***** Records to use

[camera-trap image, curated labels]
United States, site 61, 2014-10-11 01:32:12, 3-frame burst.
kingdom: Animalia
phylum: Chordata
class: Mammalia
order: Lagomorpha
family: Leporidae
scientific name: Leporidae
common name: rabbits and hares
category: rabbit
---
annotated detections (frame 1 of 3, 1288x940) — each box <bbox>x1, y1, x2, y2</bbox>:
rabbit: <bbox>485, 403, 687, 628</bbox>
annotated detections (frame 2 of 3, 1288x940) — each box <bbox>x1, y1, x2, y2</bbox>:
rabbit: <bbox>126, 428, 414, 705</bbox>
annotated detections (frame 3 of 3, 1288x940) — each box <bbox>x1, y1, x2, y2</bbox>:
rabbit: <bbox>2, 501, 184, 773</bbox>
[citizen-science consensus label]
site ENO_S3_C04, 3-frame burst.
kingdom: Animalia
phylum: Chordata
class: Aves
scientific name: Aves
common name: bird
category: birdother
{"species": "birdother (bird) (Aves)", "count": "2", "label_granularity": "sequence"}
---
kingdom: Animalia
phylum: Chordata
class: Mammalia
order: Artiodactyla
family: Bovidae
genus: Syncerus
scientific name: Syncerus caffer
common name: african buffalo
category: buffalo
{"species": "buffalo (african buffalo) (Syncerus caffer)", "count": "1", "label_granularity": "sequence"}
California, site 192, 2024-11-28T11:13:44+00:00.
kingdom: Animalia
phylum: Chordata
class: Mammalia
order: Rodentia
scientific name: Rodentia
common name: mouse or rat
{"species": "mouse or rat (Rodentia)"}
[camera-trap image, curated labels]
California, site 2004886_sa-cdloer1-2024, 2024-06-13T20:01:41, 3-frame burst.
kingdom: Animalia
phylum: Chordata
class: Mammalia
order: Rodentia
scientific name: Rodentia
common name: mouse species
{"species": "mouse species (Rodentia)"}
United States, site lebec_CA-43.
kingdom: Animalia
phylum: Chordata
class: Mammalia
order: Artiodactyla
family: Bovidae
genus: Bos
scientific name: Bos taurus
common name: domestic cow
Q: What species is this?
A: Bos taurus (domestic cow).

**********

Action item :: Would you retype the whole listing, exactly as it reads?

Task solution ::
[camera-trap image, curated labels]
United States, site 61, 2014-10-11 01:32:12, 3-frame burst.
kingdom: Animalia
phylum: Chordata
class: Mammalia
order: Lagomorpha
family: Leporidae
scientific name: Leporidae
common name: rabbits and hares
category: rabbit
---
annotated detections (frame 1 of 3, 1288x940) — each box <bbox>x1, y1, x2, y2</bbox>:
rabbit: <bbox>485, 403, 687, 628</bbox>
annotated detections (frame 2 of 3, 1288x940) — each box <bbox>x1, y1, x2, y2</bbox>:
rabbit: <bbox>126, 428, 414, 705</bbox>
annotated detections (frame 3 of 3, 1288x940) — each box <bbox>x1, y1, x2, y2</bbox>:
rabbit: <bbox>2, 501, 184, 773</bbox>
[citizen-science consensus label]
site ENO_S3_C04, 3-frame burst.
kingdom: Animalia
phylum: Chordata
class: Aves
scientific name: Aves
common name: bird
category: birdother
{"species": "birdother (bird) (Aves)", "count": "2", "label_granularity": "sequence"}
---
kingdom: Animalia
phylum: Chordata
class: Mammalia
order: Artiodactyla
family: Bovidae
genus: Syncerus
scientific name: Syncerus caffer
common name: african buffalo
category: buffalo
{"species": "buffalo (african buffalo) (Syncerus caffer)", "count": "1", "label_granularity": "sequence"}
California, site 192, 2024-11-28T11:13:44+00:00.
kingdom: Animalia
phylum: Chordata
class: Mammalia
order: Rodentia
scientific name: Rodentia
common name: mouse or rat
{"species": "mouse or rat (Rodentia)"}
[camera-trap image, curated labels]
California, site 2004886_sa-cdloer1-2024, 2024-06-13T20:01:41, 3-frame burst.
kingdom: Animalia
phylum: Chordata
class: Mammalia
order: Rodentia
scientific name: Rodentia
common name: mouse species
{"species": "mouse species (Rodentia)"}
United States, site lebec_CA-43.
kingdom: Animalia
phylum: Chordata
class: Mammalia
order: Artiodactyla
family: Bovidae
genus: Bos
scientific name: Bos taurus
common name: domestic cow
Q: What species is this?
A: Bos taurus (domestic cow).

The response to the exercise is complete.